“嘶……那不是……秋伊人学姐吗?”
一个穿着志愿者蓝马甲的大二男生猛地捅了捅同伴,眼睛瞪得溜圆。
“真的是她!她居然……她居然和男生手牵手?!”
“我的天!清冷女神谈恋爱了?!谁啊那是?好帅!!!”
“看着眼生……不是我们校区的吧?”
“快拍!快拍!校园论坛肯定会炸的!”
老生们震惊的低语如同投入池塘的石子,迅速荡开一圈圈涟漪。
认出秋伊人的人越来越多,议论声从压抑的惊讶迅速转为毫不掩饰的惊叹和探究。
手机摄像头悄悄举起,闪光灯在嘈杂中不易察觉地亮起又熄灭。
新生们和陪同的家长虽然不明所以,但也被这对颜值过于出众的情侣吸引,目光频频侧目,带着不加掩饰的好奇和欣赏。
置身于这风暴般的关注中心,秋伊人却显得异常从容。
她微微侧着头,专注地听着任无锋说话,仿佛周遭的一切喧嚣都与她无关。
她的视线几乎没有离开过任无锋,那双清亮的眼眸里盛满了细碎的星光和毫不掩饰的情意,笑意盈盈,眼波流转间,那份甜蜜几乎要满溢出来。
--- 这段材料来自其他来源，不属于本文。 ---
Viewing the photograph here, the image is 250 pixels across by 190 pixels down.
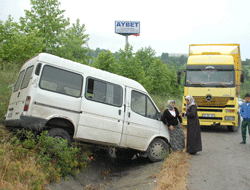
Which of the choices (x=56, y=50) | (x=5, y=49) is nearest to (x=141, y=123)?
(x=5, y=49)

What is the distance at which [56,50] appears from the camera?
24.5m

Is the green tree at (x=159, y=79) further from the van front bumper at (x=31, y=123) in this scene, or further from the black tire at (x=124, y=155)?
the van front bumper at (x=31, y=123)

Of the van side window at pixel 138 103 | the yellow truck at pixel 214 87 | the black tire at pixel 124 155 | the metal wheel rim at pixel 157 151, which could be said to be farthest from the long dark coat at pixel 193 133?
the yellow truck at pixel 214 87

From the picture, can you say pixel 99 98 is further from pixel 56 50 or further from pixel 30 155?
pixel 56 50

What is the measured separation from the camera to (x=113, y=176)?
8.20 meters

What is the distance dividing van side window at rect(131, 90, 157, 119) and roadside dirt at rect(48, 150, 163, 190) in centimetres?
147

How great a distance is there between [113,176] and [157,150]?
4.90ft

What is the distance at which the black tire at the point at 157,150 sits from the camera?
841cm

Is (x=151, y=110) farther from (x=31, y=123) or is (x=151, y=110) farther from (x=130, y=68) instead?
A: (x=130, y=68)

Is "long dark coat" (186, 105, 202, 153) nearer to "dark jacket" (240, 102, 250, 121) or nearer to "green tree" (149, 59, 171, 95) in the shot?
"dark jacket" (240, 102, 250, 121)

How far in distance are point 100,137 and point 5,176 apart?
273cm

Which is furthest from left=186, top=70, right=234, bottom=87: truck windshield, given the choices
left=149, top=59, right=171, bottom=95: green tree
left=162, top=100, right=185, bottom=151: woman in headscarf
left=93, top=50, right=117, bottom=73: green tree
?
left=149, top=59, right=171, bottom=95: green tree

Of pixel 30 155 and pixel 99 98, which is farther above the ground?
pixel 99 98

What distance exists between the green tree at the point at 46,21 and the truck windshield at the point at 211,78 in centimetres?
1439
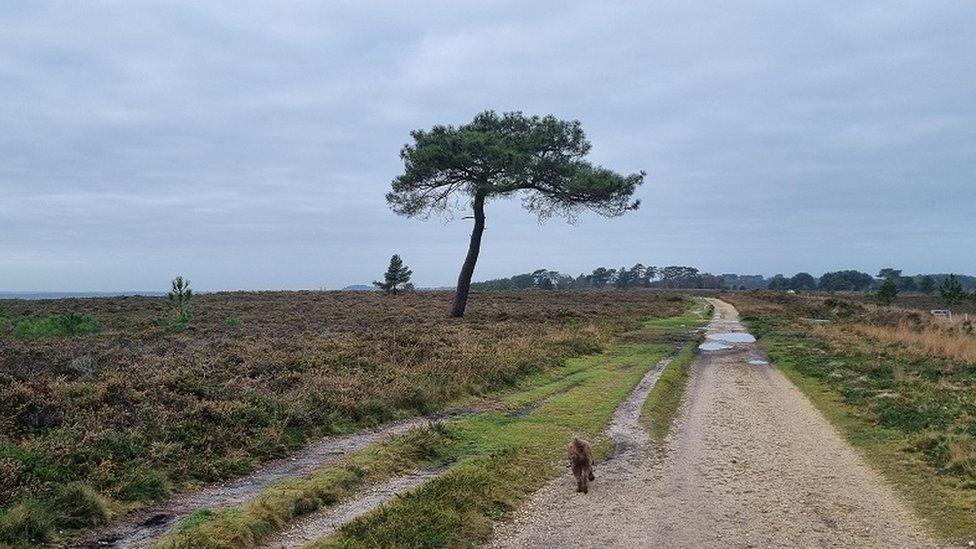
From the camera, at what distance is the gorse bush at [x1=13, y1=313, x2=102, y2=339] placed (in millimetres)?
23547

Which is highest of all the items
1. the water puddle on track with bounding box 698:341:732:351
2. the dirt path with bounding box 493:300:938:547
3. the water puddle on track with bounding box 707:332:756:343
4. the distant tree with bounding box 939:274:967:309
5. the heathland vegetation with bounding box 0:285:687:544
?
the distant tree with bounding box 939:274:967:309

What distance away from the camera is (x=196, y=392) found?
12.4m

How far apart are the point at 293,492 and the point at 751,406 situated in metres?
10.7

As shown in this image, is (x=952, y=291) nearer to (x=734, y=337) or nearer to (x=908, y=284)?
(x=734, y=337)

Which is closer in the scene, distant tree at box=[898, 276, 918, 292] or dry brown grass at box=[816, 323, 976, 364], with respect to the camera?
dry brown grass at box=[816, 323, 976, 364]

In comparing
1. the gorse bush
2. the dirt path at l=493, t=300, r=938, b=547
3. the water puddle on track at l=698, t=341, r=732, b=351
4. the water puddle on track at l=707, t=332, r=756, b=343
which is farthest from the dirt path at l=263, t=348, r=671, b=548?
the gorse bush

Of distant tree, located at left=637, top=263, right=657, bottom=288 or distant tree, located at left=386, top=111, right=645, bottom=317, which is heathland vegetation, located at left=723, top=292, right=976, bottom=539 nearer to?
distant tree, located at left=386, top=111, right=645, bottom=317

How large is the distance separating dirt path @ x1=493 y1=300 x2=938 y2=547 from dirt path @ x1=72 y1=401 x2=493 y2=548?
3.34 metres

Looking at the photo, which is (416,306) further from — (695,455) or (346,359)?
(695,455)

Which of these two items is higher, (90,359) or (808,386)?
(90,359)

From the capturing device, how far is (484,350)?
2080cm

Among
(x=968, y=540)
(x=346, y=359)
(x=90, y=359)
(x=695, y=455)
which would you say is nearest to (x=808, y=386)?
(x=695, y=455)

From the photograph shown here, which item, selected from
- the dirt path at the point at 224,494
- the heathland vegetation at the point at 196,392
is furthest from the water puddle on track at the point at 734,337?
the dirt path at the point at 224,494

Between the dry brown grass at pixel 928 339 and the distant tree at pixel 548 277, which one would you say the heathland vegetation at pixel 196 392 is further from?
the distant tree at pixel 548 277
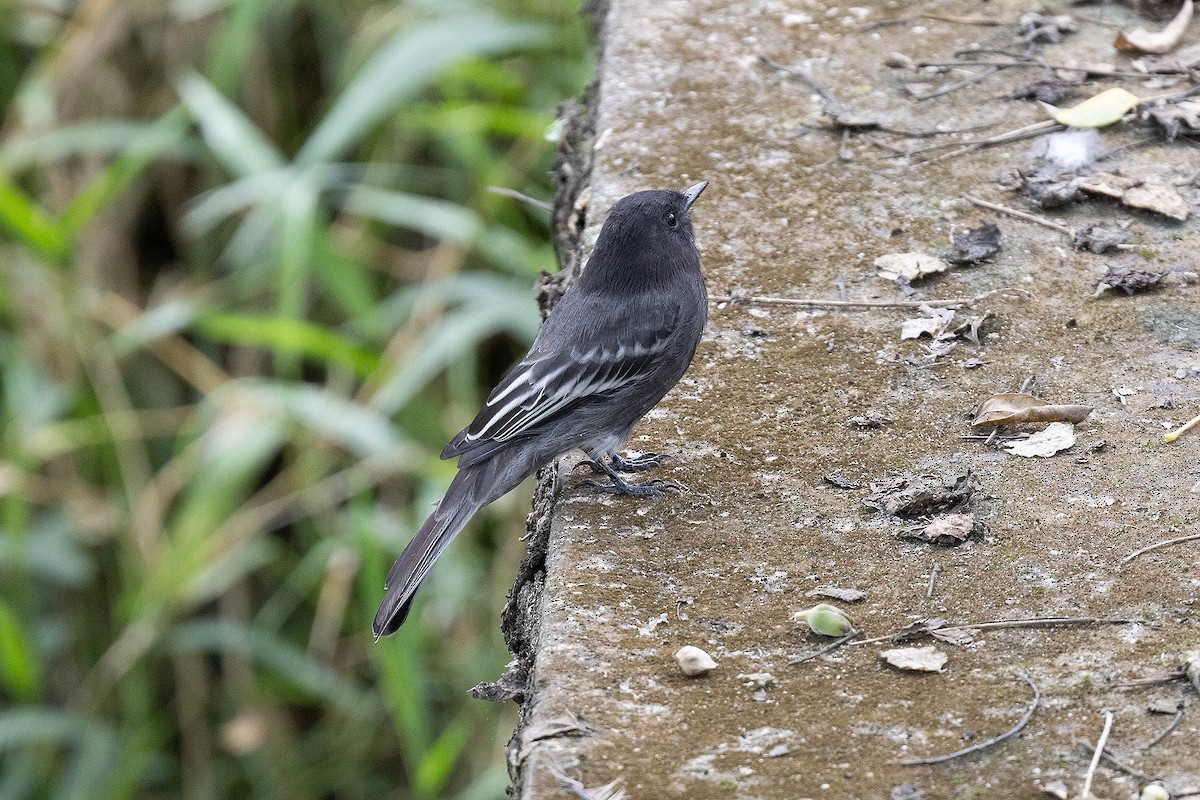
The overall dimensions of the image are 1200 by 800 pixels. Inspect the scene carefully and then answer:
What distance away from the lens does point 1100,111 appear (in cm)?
391

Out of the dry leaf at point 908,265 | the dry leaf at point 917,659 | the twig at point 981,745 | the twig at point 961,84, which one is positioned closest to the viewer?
the twig at point 981,745

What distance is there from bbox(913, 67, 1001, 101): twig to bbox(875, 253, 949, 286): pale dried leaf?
2.91 ft

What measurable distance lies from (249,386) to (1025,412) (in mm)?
3170

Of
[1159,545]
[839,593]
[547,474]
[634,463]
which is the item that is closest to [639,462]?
[634,463]

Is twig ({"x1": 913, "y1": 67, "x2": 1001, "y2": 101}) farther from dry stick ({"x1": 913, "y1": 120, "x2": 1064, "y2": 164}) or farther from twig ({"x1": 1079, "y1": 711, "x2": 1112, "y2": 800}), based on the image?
twig ({"x1": 1079, "y1": 711, "x2": 1112, "y2": 800})

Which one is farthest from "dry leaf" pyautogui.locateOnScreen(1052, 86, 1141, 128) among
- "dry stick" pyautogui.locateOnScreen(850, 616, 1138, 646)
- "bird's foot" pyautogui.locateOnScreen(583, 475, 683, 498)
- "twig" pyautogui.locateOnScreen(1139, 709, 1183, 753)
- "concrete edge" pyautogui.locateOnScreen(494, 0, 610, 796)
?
"twig" pyautogui.locateOnScreen(1139, 709, 1183, 753)

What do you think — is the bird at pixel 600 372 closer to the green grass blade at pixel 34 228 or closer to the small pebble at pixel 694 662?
the small pebble at pixel 694 662

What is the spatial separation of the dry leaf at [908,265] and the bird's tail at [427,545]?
116 cm

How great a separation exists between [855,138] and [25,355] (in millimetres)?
3298

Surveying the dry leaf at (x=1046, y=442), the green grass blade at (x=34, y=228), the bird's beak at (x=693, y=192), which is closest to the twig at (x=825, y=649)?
the dry leaf at (x=1046, y=442)

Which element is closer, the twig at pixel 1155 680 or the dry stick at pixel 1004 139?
the twig at pixel 1155 680

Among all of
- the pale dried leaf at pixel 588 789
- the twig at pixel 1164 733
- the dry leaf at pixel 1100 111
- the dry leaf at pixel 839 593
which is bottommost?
the dry leaf at pixel 839 593

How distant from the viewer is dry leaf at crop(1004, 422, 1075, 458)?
2855mm

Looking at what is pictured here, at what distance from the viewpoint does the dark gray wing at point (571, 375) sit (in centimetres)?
320
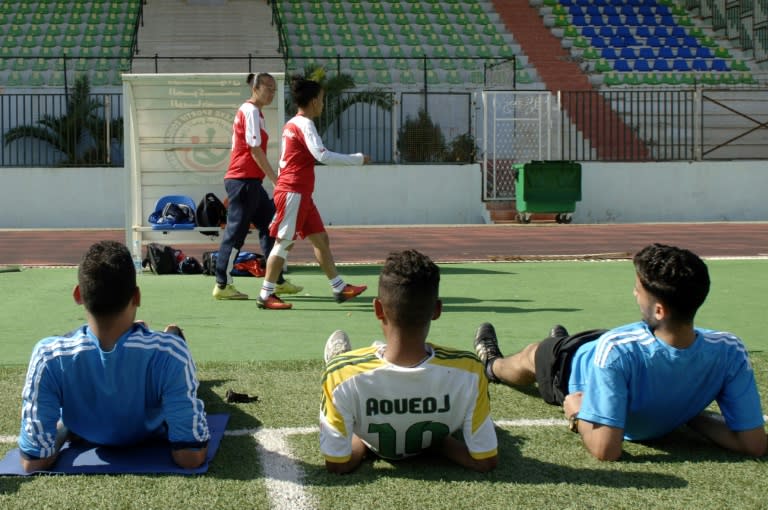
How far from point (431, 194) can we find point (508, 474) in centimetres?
2153

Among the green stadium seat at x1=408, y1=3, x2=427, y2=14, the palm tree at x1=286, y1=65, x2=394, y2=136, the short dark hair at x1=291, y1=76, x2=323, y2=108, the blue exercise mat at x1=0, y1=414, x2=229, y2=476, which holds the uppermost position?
the green stadium seat at x1=408, y1=3, x2=427, y2=14

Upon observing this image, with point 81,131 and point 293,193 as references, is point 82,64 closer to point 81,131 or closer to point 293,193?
point 81,131

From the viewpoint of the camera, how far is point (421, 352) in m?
3.69

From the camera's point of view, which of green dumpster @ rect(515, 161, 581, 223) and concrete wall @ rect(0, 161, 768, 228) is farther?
green dumpster @ rect(515, 161, 581, 223)

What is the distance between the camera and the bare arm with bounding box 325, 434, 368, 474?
12.3 feet

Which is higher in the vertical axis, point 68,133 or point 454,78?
point 454,78

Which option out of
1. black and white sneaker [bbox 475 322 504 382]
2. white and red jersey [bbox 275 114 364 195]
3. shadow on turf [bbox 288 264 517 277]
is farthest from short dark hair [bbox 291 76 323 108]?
shadow on turf [bbox 288 264 517 277]

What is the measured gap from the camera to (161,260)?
38.3 feet

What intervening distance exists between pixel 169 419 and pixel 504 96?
23.6m

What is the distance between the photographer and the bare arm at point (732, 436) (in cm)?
396

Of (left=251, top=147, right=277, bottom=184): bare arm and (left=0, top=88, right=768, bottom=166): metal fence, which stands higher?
(left=0, top=88, right=768, bottom=166): metal fence

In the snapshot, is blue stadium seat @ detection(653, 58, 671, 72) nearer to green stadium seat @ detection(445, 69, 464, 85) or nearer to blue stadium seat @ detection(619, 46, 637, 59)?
blue stadium seat @ detection(619, 46, 637, 59)

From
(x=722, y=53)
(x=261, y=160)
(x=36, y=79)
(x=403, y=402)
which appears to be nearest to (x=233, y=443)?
(x=403, y=402)

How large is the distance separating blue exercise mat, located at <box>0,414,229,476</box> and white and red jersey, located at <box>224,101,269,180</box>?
5265 mm
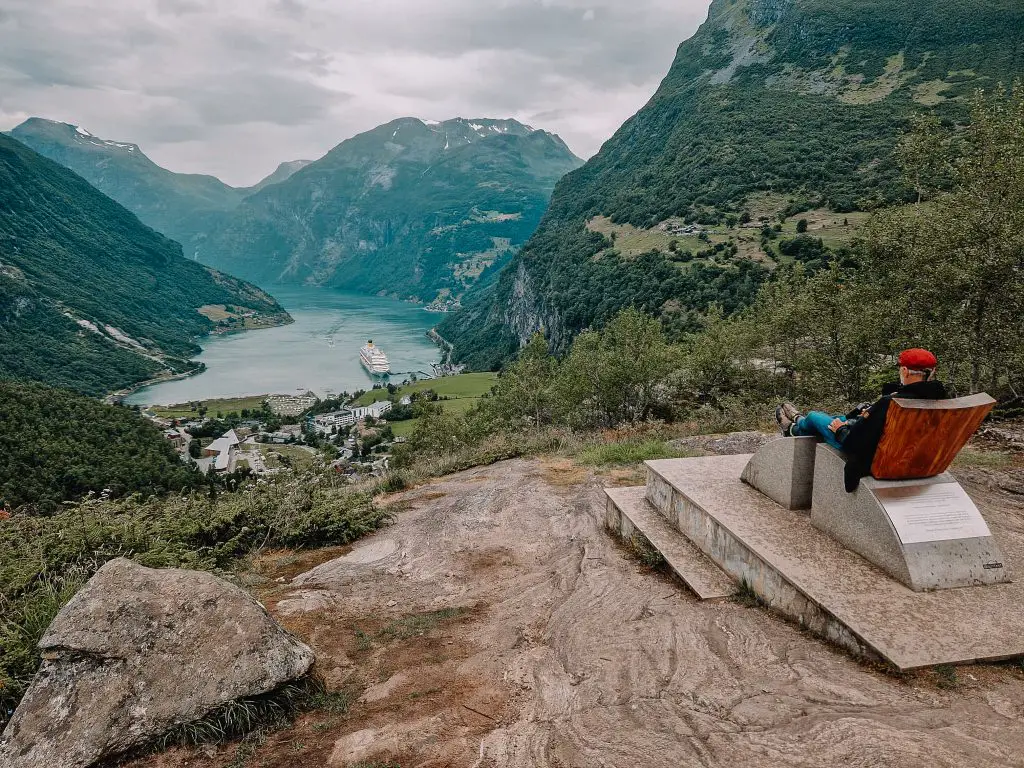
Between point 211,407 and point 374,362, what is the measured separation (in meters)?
47.4

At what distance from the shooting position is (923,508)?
5.03m

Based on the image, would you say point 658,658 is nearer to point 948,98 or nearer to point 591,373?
point 591,373

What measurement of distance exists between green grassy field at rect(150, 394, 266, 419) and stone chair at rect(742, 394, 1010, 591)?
387 feet

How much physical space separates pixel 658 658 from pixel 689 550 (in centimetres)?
218

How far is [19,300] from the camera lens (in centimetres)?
14650

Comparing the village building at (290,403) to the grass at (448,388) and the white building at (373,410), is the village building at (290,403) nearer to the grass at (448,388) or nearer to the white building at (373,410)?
the grass at (448,388)

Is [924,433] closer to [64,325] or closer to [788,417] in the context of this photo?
[788,417]

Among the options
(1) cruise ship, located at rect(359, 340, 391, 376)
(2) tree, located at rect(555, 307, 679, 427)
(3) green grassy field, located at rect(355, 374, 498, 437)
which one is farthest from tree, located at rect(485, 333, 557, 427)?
(1) cruise ship, located at rect(359, 340, 391, 376)

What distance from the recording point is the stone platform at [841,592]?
4.12m

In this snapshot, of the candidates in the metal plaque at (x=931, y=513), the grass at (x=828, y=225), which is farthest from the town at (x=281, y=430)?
the metal plaque at (x=931, y=513)

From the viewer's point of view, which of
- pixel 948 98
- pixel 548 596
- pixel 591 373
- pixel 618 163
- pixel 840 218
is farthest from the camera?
pixel 618 163

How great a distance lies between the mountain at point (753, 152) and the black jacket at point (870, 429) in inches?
2789

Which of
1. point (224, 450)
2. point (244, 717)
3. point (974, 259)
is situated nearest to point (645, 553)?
point (244, 717)

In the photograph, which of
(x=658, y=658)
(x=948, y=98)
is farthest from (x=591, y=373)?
(x=948, y=98)
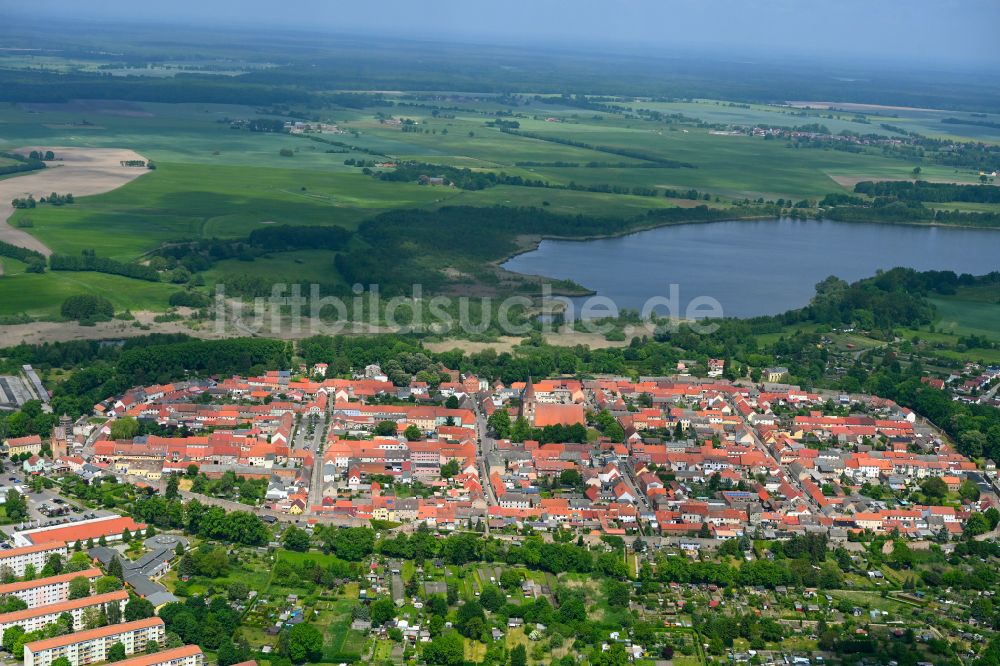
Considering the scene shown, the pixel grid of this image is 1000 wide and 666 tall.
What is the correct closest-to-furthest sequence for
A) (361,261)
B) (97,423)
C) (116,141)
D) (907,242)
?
(97,423) < (361,261) < (907,242) < (116,141)

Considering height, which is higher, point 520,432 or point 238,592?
point 520,432

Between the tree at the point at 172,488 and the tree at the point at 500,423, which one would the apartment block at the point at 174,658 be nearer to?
the tree at the point at 172,488

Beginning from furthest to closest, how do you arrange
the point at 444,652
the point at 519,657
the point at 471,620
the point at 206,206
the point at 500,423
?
the point at 206,206 < the point at 500,423 < the point at 471,620 < the point at 444,652 < the point at 519,657

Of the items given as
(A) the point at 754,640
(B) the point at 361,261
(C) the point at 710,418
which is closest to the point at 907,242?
(B) the point at 361,261

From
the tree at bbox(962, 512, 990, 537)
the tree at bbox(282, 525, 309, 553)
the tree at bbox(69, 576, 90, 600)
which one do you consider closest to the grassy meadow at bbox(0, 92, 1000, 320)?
the tree at bbox(962, 512, 990, 537)

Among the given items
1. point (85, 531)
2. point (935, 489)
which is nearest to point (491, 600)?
point (85, 531)

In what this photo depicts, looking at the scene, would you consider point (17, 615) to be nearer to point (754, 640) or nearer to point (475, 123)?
point (754, 640)

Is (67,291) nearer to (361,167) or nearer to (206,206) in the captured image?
(206,206)
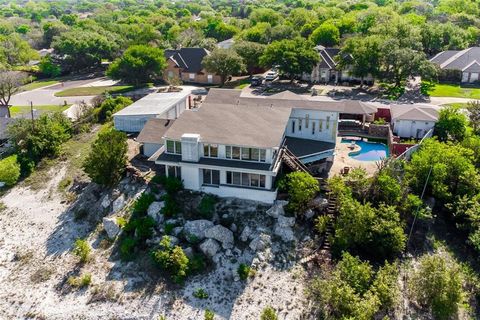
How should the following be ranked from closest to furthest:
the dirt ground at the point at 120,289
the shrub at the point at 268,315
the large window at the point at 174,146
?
the shrub at the point at 268,315, the dirt ground at the point at 120,289, the large window at the point at 174,146

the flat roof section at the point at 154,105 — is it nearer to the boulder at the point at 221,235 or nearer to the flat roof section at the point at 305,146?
the flat roof section at the point at 305,146

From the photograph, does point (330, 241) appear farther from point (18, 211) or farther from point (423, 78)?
point (423, 78)

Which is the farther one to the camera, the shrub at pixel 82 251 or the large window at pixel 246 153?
the large window at pixel 246 153

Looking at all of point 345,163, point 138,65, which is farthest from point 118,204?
point 138,65

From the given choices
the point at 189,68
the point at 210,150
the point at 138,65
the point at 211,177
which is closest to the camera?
the point at 210,150

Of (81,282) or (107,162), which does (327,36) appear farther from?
(81,282)

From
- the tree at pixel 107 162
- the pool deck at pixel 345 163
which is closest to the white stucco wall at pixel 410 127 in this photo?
the pool deck at pixel 345 163
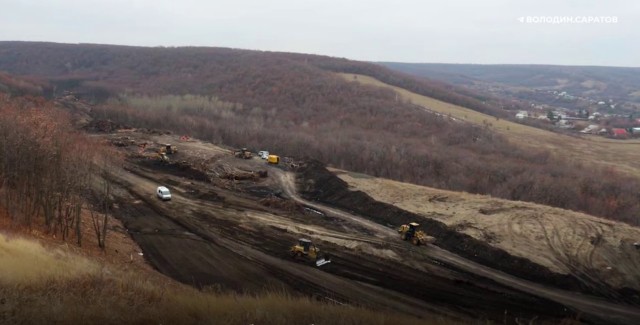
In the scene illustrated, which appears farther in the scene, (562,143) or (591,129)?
(591,129)

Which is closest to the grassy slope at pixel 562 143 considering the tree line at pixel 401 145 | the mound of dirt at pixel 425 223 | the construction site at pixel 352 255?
the tree line at pixel 401 145

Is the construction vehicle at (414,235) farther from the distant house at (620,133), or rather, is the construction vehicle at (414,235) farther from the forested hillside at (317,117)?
the distant house at (620,133)

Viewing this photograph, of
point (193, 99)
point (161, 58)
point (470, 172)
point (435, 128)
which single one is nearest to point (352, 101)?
point (435, 128)

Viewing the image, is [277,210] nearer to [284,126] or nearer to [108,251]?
[108,251]

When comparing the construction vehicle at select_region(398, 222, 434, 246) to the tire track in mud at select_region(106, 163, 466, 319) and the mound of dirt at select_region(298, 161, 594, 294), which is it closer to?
the mound of dirt at select_region(298, 161, 594, 294)

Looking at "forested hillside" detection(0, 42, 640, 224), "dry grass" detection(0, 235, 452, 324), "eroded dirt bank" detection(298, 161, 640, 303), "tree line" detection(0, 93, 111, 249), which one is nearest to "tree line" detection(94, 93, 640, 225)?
"forested hillside" detection(0, 42, 640, 224)

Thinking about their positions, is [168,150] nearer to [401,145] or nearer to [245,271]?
[401,145]

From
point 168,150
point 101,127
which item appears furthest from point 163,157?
point 101,127
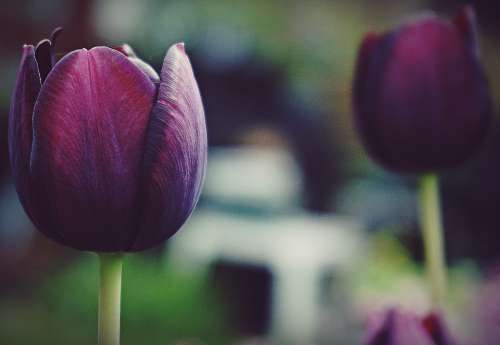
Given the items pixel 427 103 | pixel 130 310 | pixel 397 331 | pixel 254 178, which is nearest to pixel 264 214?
pixel 254 178

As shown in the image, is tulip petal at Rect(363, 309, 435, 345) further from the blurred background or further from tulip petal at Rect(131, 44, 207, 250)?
the blurred background

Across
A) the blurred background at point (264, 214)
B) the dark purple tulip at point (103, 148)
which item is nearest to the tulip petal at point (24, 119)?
the dark purple tulip at point (103, 148)

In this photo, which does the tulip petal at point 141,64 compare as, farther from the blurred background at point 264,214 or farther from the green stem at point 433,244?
the blurred background at point 264,214

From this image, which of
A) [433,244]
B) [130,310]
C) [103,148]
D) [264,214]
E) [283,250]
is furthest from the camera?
[264,214]

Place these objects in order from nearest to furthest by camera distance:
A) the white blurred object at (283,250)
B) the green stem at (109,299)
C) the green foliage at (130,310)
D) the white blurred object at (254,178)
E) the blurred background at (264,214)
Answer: the green stem at (109,299) → the green foliage at (130,310) → the blurred background at (264,214) → the white blurred object at (283,250) → the white blurred object at (254,178)

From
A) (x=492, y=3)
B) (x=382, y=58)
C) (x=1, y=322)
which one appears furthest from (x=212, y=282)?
→ (x=382, y=58)

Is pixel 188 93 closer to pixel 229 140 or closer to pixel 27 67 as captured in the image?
pixel 27 67

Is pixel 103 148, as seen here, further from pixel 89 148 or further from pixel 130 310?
pixel 130 310
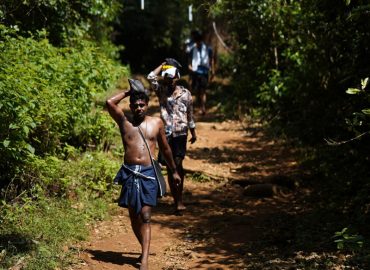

她甚至故意在点餐时,指着玻璃挡板后面的菜,身体微微倾向任无锋,银发几乎拂过他的肩头,用比平时稍高的、带着点娇憨的语调问:“这个红烧排骨,我们江湾做得可好了,要不要尝尝?”
她每一个细微的动作和抬高的尾音,都显得无比自然。
任无锋将一切尽收眼底,心底一片柔软,又有些想笑。
他配合地微微俯身,靠近秋伊人耳边。
男人仿佛在仔细看菜,温热的气息却拂过校花女孩晶莹的耳垂,笑着道:“都听你的,我客随主便。
反正刷的是你的饭卡。”
任无锋顿了顿,嘴唇碰了碰女孩娇嫩的耳垂,低声戏谑道:“我不介意吃你给的软饭。”
男人低沉的声音带着磁性的共振,嘴唇滚烫,让秋伊人耳根又悄悄染上一抹绯红。
点餐的过程于是几乎成了秋伊人展示“主权”的仪式。
她熟稔地点着江湾食堂的“招牌”:色泽红亮的红烧排骨、点缀着翠绿葱花的清蒸鲈鱼、清爽的蚝油生菜……
当然,还有两碗粒粒分明的白米饭。
秋伊人一边点,一边不忘向任无锋“安利”:“喏!
这个排骨酱汁是特色,虽然比不上本部的浓油赤酱,但甜咸适中,肉质很嫩。
这个鱼,火候是关键,我们这档口的师傅掌握得还不错……”
她的声音清泠悦耳,带着一丝不易察觉的小骄傲。
当餐盘终于被堆满,两人端着沉甸甸的食物,在无数窥探目光的追随下,终于在人海中寻得一个靠窗的双人空位。
方桌小小,窗外是绿意盎然的校园小径。
“尝尝。”
秋伊人将一块最精瘦的排骨夹到任无锋碗里,眼神亮亮地充满期待。
任无锋从善如流地咬了一口。
肉质确实软嫩,酱汁甜咸交织,带着一丝微妙的香料气息。
任无锋点点头,道:“嗯,不错。”
平心而论,比起本部食堂大师傅们炉火纯青的手艺,江湾的出品在火候和调味上略显中庸,少了那份令人拍案叫绝的镬气。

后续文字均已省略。